Abstract
Temporal lobe epilepsy (TLE) is a disorder of the central nervous system in which hippocampus is mostly involved and causes memory impairment. Kindling is a model of inducing epilepsy which is created through pentylenetetrazol (PTZ) administration. This study examines the role of the aqueous extract of Boswellia on the learning and development of brain (formation of dendritic branches and axons) of the PTZ-induced kindled rats. The study is conducted on sixty-four male rats divided into 8 groups. Kindling seizures are induced by three injections of 25 mg/kg of PTZ every 15 min. The aqueous extracts (0, 0.1, 0.5, 1 g/kg, i.p) are administrated to all animals for three consecutive days. Passive avoidance learning of animals is examined using shuttle box apparatus and step-through latency (STL) method. Rats are anesthetized and their brains are fixed by transcardial perfusion method and are analyzed by morphometric methods after applying Golgi and Cresyl violet staining methods. PTZ-induced kindling indicates a significant decrease in the number of pyramidal neurons and dendritic spines in hippocampal region cornu ammonis (CA1).

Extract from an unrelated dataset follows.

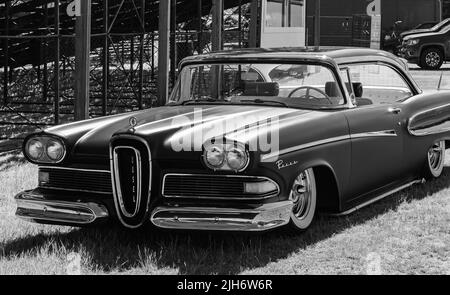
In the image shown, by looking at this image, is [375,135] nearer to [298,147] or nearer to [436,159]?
[298,147]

The STL of the kindled rats is significantly reduced compared with control ones. Also, Boswellia extract dramatically increased the number of neuronal processes in CA1 region and improves passive-avoidance learning ability in both control and PTZ-kindled animals in 1 g/kg dose administration of Boswellia extract, especially at high doses can eliminate adverse effects of seizures on cognitive function in hippocampal area CA1 in rats.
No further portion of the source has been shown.